RNA Structure Notations

The standard representation of a secondary structure in our library is the Dot-Bracket Notation (a.k.a. Dot-Parenthesis Notation), where matching brackets symbolize base pairs and unpaired bases are shown as dots. Based on that notation, more elaborate representations have been developed to include additional information, such as the loop context a nucleotide belongs to and to annotated pseudo-knots.

The Dot-Bracket notation as introduced already in the early times of the ViennaRNA Package denotes base pairs by matching pairs of parenthesis `()`

and unpaired nucleotides by dots `.`

.

As a simple example, consider a helix of size 4 enclosing a hairpin of size 4. In dot-bracket notation, this is annotated as

`((((....))))`

**Extended Dot-Bracket Notation**

A more generalized version of the original Dot-Bracket notation may use additional pairs of brackets, such as `<>`

, `{}`

, and `[]`

, and matching pairs of uppercase/lowercase letters.

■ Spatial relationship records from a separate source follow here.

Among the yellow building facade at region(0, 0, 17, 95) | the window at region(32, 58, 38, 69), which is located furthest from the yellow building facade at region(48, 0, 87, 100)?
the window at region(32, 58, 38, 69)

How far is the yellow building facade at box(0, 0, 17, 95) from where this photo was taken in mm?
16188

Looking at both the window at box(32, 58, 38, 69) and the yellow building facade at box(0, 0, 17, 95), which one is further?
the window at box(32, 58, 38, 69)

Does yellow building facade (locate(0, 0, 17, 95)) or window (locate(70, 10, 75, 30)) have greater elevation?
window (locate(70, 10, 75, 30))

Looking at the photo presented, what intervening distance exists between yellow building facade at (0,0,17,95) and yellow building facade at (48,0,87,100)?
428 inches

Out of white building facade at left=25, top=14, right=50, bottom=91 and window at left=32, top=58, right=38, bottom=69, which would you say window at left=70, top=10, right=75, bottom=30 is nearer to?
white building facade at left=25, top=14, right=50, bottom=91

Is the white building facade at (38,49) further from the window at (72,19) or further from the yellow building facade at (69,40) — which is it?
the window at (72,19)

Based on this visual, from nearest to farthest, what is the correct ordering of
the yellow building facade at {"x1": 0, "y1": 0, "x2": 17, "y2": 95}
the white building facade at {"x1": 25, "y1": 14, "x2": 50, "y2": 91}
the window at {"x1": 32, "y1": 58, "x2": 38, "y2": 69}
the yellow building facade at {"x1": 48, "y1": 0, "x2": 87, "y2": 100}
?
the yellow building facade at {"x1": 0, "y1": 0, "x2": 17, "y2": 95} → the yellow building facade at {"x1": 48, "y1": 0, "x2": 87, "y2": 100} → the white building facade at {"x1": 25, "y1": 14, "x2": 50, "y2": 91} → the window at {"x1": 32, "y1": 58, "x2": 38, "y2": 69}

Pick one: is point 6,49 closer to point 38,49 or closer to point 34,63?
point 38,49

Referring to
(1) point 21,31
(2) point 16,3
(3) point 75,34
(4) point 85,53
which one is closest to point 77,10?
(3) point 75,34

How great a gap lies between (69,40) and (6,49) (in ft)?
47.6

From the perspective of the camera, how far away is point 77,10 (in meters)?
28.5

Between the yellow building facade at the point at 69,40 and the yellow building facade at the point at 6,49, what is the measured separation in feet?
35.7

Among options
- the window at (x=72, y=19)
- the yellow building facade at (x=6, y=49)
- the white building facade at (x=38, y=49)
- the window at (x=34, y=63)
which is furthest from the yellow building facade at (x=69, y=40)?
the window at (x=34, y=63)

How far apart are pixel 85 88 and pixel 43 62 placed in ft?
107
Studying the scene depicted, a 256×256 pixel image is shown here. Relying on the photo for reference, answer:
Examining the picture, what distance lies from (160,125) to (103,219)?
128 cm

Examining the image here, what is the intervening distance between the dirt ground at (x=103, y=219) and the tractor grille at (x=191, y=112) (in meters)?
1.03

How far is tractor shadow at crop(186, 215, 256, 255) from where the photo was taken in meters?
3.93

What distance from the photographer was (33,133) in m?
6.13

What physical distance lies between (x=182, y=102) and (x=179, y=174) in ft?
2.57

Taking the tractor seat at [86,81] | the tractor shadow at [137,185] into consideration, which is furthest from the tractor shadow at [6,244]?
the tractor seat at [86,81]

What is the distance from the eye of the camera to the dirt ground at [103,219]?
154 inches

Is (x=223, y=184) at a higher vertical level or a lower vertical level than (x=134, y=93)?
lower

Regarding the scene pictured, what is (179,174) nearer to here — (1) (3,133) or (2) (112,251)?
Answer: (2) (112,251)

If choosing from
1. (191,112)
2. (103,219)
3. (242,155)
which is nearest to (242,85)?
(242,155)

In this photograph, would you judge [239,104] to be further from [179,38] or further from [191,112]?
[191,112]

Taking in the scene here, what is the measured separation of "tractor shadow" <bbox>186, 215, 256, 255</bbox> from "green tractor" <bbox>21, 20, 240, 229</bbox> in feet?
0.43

This allows for anotating pseudo-knots, since different pairs of brackets are not required to be nested.

The follwing annotations of a simple structure with two crossing helices of size 4 are equivalent:

`<<<<[[[[....>>>>]]]]`

`((((AAAA....))))aaaa`

`AAAA{{{{....aaaa}}}}`

- See also
- vrna_db_pack(), vrna_db_unpack(), vrna_db_flatten(), vrna_db_flatten_to(), vrna_db_from_ptable(), vrna_db_from_plist(), vrna_db_to_element_string(), vrna_db_pk_remove()

The WUSS notation, as frequently used for consensus secondary structures in Stockholm 1.0 format.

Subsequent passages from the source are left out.